“So, have you decided what you want to do with your life?” asked Dr. Midlane.
Albert shrugged his shoulders. “No idea. I mean, how did people choose a hundred years ago?”
Dr. Midlane leaned back in his seat. “Well, most weren’t troubled with the burden of choice. They did what their parents did.”
“Yes. Very few were educated, or even had access to education. Children learned the family trade. It was the only education available to them.”
“That’s awful. I can’t imagine living that way,” said Albert, thoughtfully. “My dad’s an optician.”
A frown grew across Dr. Midlane’s face. “How long have you been seeing me?”
“Two, two and a half years. Why do you ask?”
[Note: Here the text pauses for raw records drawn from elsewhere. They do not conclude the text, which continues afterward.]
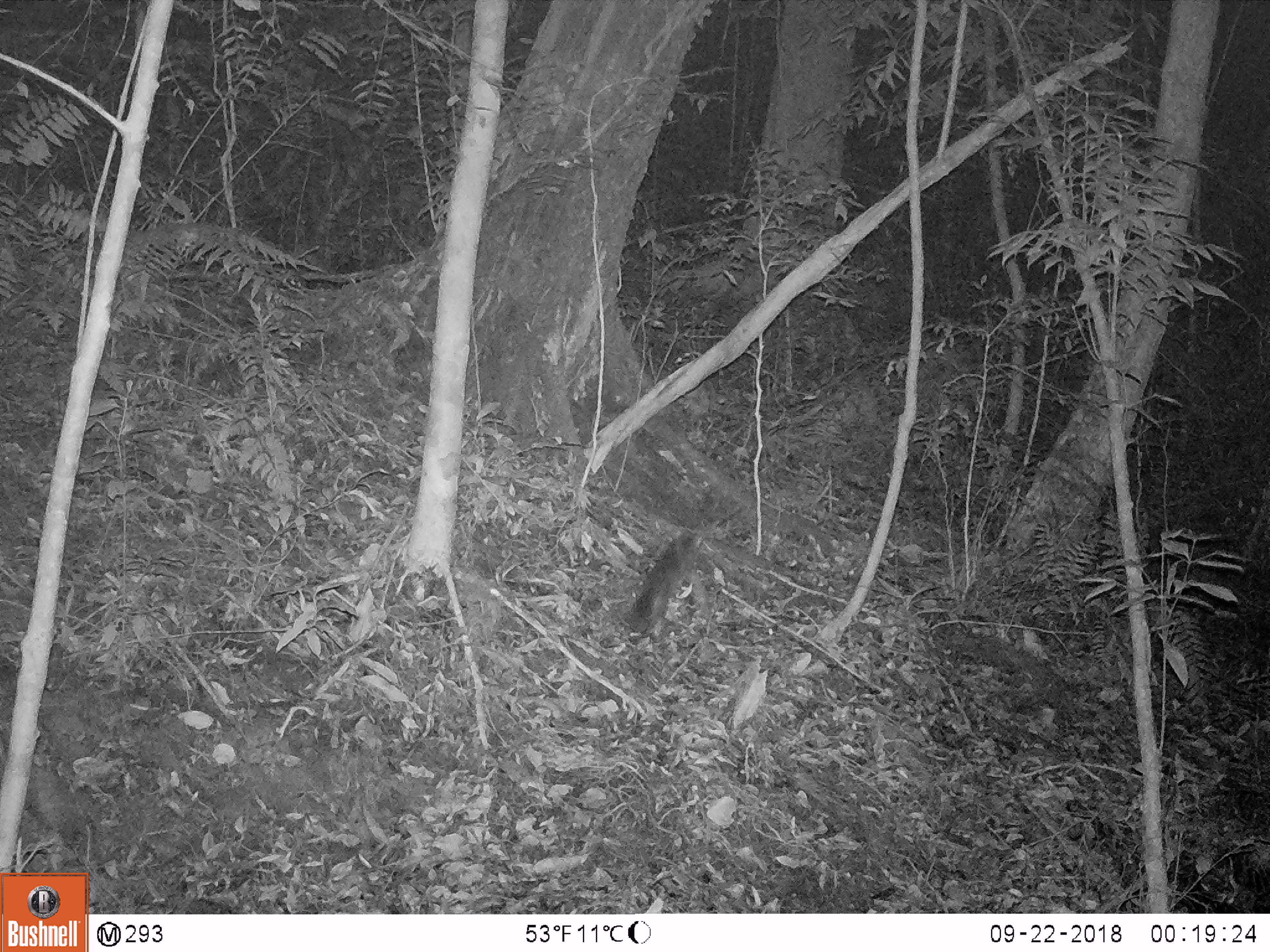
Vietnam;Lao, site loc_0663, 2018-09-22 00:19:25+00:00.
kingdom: Animalia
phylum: Chordata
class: Mammalia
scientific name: Mammalia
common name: mammal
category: unidentified small mammal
Unidentified small mammal (mammal) (Mammalia). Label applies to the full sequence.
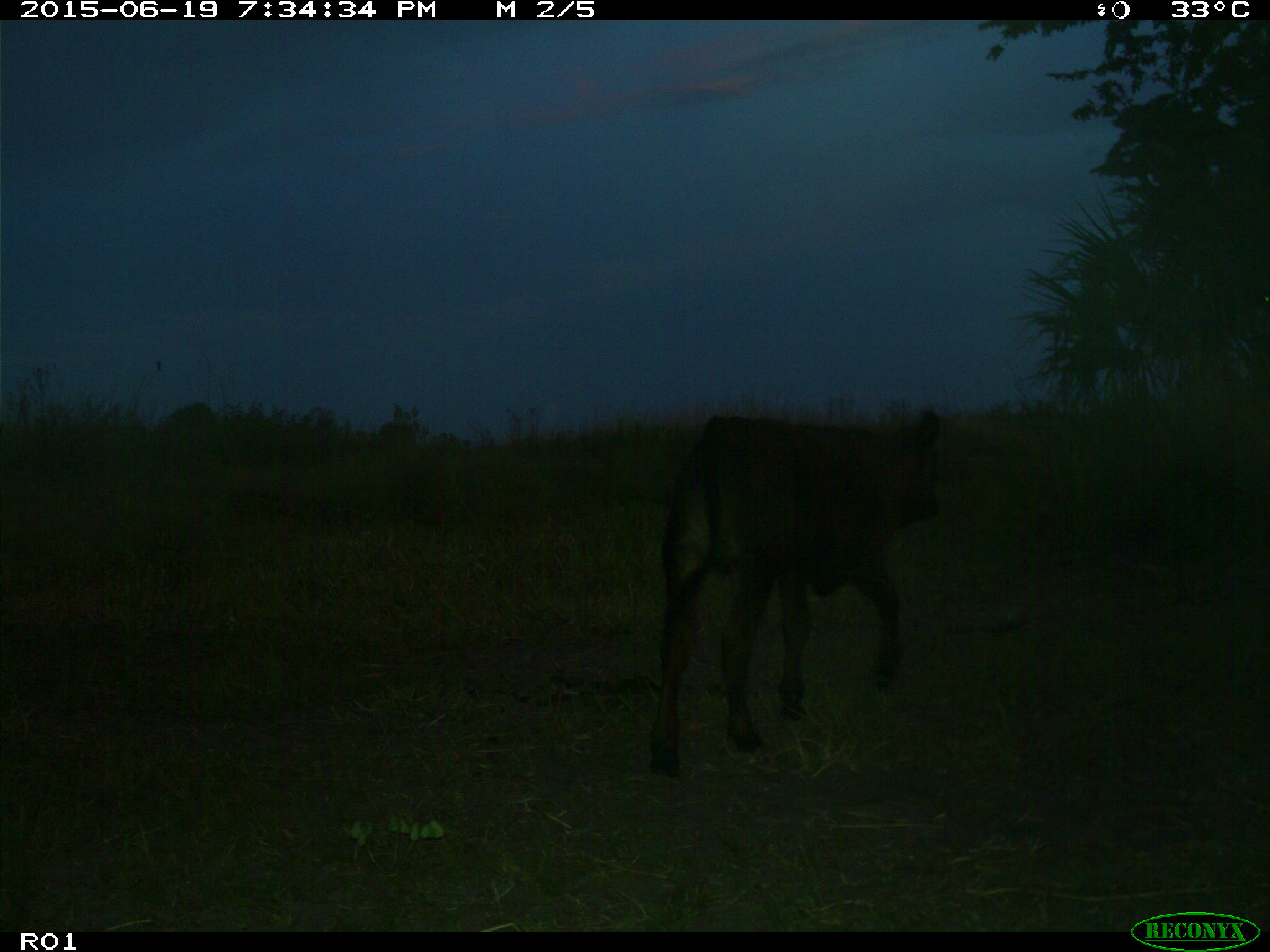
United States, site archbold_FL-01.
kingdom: Animalia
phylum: Chordata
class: Mammalia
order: Artiodactyla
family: Bovidae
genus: Bos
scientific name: Bos taurus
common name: domestic cow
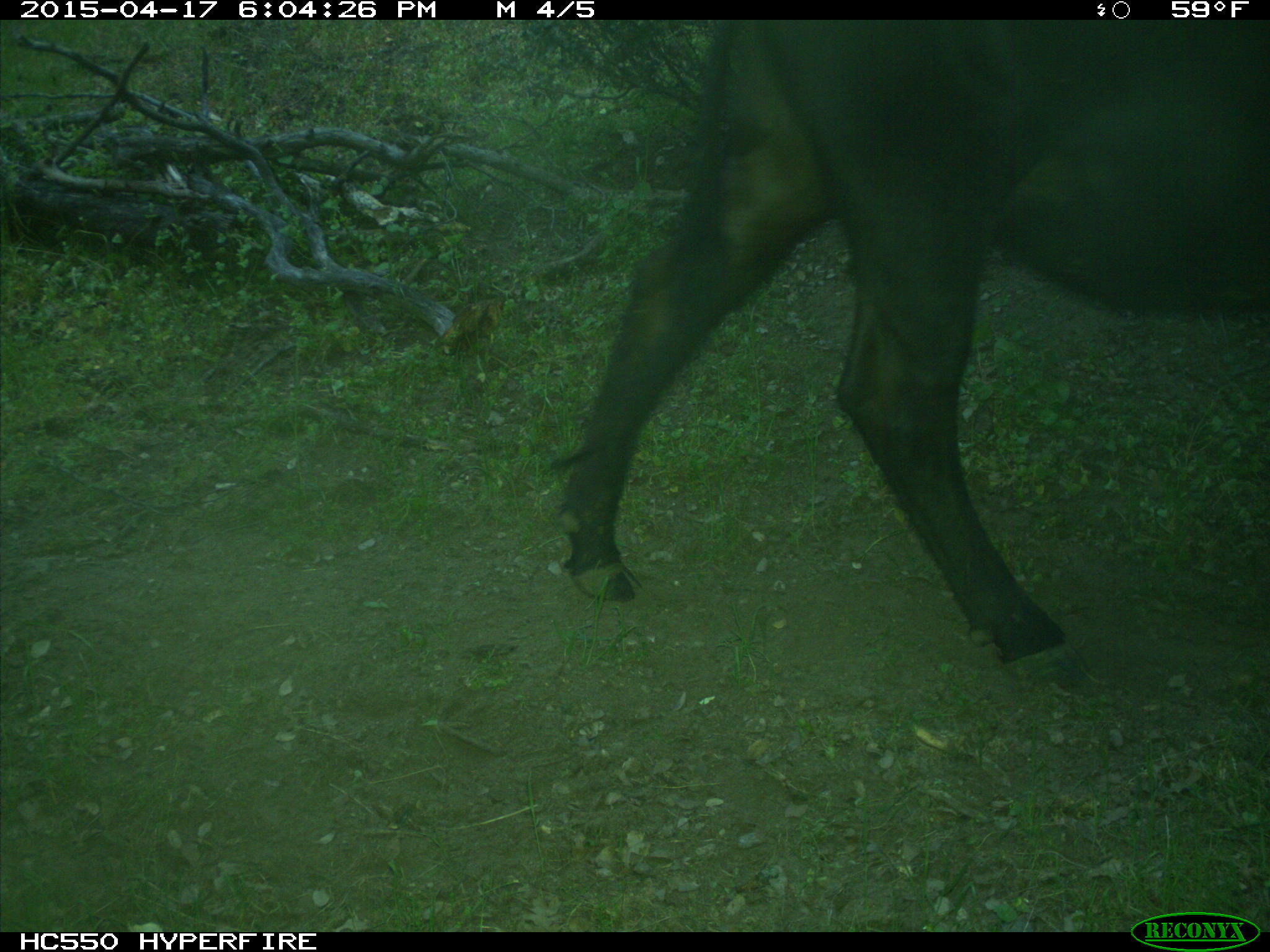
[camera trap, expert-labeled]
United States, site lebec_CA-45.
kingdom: Animalia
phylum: Chordata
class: Mammalia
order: Artiodactyla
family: Bovidae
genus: Bos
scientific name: Bos taurus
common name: domestic cow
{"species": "Bos taurus (domestic cow)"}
“You’re forty years old. You haven’t had a job in five years. You haven’t worked full-time ever. You’ve started your education on six separate occasions and dropped out of school each time,” said Dr. Midlane.
“What’s your point?”
“My point is, you have too much choice. A hundred years ago people worked to survive.”
“But I want more than that. I want to be fulfilled,” complained Albert.
“You’re assuming your grandparents and great grandparents weren’t fulfilled.”
Albert paused for a second. “I hadn’t thought of that.”
“There’s no perfect life. Just living and not living. Right now, you’re not living,” said Dr. Midlane.
“So I should become an optician, like my dad?”
“Do you have any better ideas?”
Albert’s brow furled. “Not a one.” He slapped his knees. “That settles it. I’m gonna do it.”
“There’s an inherent fulfillment in living,” said Dr. Midlane, encouragingly. “Go and be fulfilled.”
Dr. Midlane walked Albert out, then sat at his desk. Picking up the phone, he punched ten numbers and waited.
“Mr. Craig? This is Dr. Midlane. I have some news. It won’t be long until your son Albert moves out of your basement. Don’t cry Mr. Craig. It’s all in a days work.”